Travail à faire:
1. Citez la critique du film Thriller, A Cruel Picture en commençant par « La vierge et » et en poursuivant jusqu’à « dans la légende. ».
2. Résumez en deux phrases la critique du film Thriller, A Cruel Picture.

Texte source:
⁂

La vierge et les bourreaux
Grand classique du cinéma d’exploitation des années 70 et authentique film culte ayant marqué l’industrie dont un certain Quentin Tarantino pour son Kill Bill (en particulier le personnage Elle Drive), Thriller, A Cruel Picture a définitivement fait entrer l’actrice Christina Lindberg dans la légende.
Cette dernière n’était cependant pas alors une petite nouvelle dans le paysage cinématographique international et dans l’esprit des amateurs d’érotisme puisqu’outre de nombreuses photos déshabillées pour des revues comme Playboy et Lui, elle était devenue une véritable icône sexy avec des films comme Bonne à tout faire, Les Impures et même le japonais Sex & Fury. Mais c’est avec Thriller qu’elle trouve le rôle de sa vie, incarnant Madeleine, jeune fille muette, traumatisée par un viol dans son enfance, qui va se faire piéger par un réseau de prostitution la rendant accroc à l’héroïne. Tout ici passe par le regard, souvent éperdu, par la fragilité de son corps malmené par des clients sordides, par son séduisant proxénète (le très bon Heinz Hopf, tout en élégance et en sadisme) qui pendant la première longue partie du film va lui faire subir tous les outrages : viols, humiliations, asservissement et même une énucléation punitive restée dans toutes les mémoires. Le sous-titre « en grym film » (un film cruel) n’est pas volé, tant la base de ce rape & revenge est de confronter sans détour le spectateur au chemin de croix de l’héroïne, poupée au visage de Girl Next Door, qui est juxtaposée à un plan frontal d’œil crevé (il semblerait que ce soit celui d’un authentique cadavre) et à des inserts pornos crades de pénétrations et de sodomies qui ne font qu’attiser horreur et colère.

⁂

Entrées:
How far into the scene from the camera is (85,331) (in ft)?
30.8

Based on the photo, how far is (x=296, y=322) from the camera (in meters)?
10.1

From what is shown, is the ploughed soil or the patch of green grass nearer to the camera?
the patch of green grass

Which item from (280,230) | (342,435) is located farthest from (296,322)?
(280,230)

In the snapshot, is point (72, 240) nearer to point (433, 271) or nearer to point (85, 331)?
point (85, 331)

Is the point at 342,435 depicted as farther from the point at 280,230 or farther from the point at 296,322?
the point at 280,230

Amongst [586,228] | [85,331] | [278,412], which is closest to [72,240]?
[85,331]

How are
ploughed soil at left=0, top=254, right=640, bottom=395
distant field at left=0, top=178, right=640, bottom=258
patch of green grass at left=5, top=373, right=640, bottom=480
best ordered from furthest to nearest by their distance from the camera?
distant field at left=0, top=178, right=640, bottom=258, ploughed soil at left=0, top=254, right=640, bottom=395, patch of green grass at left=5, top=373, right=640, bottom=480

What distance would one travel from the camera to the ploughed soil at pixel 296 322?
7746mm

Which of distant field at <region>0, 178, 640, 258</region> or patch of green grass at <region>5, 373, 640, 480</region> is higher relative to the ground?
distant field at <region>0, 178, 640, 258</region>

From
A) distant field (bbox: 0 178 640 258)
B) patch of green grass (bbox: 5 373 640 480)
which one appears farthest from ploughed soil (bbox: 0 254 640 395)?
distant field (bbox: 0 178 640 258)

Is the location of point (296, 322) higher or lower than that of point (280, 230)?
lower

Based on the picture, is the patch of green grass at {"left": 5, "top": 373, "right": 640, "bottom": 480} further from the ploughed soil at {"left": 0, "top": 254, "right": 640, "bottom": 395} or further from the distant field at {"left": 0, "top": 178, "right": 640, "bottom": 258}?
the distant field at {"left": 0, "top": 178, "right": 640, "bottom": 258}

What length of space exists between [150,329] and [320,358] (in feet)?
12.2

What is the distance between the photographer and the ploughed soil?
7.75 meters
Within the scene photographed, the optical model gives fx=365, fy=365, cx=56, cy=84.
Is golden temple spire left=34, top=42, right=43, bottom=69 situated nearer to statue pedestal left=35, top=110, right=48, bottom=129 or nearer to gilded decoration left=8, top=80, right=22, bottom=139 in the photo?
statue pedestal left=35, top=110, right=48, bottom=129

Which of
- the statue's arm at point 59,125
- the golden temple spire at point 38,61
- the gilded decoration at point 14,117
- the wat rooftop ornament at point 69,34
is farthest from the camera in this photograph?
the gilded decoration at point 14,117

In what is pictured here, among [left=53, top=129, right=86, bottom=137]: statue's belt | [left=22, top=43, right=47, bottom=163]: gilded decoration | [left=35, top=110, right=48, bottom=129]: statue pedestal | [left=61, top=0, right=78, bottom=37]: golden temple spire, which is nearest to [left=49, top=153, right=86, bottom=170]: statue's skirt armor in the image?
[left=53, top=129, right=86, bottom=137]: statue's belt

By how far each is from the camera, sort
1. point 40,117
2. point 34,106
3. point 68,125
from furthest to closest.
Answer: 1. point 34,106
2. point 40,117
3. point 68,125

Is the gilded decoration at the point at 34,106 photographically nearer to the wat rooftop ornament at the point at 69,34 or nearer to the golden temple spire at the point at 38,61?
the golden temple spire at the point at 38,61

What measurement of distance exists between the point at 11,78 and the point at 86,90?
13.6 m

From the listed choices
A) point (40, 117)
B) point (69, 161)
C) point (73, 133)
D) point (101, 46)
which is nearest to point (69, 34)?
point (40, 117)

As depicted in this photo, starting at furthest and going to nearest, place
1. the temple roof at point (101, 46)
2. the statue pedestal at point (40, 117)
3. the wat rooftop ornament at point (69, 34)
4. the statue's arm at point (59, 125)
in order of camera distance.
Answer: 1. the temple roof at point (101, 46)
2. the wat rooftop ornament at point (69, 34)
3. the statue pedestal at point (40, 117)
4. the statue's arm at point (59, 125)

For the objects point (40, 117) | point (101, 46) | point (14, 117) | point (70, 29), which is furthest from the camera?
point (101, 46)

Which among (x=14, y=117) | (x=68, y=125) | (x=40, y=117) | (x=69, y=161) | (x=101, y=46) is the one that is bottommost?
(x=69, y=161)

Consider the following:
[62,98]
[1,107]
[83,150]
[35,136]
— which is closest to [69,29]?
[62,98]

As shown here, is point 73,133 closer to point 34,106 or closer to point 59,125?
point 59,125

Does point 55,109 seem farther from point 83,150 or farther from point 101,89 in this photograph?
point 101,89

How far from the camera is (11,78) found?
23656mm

⁂

Réponses rédigées:
1.
La vierge et les bourreaux
Grand classique du cinéma d’exploitation des années 70 et authentique film culte ayant marqué l’industrie dont un certain Quentin Tarantino pour son Kill Bill (en particulier le personnage Elle Drive), Thriller, A Cruel Picture a définitivement fait entrer l’actrice Christina Lindberg dans la légende.

2. Thriller, A Cruel Picture, grand classique du cinéma d’exploitation des années 70 devenu film culte, a notamment marqué Quentin Tarantino pour Kill Bill et a fait entrer dans la légende Christina Lindberg, qui était déjà une icône sexy. Elle y incarne Madeleine, une jeune fille muette piégée par un réseau de prostitution et rendue accro à l’héroïne, et ce rape & revenge confronte sans détour le spectateur aux outrages qu’elle subit.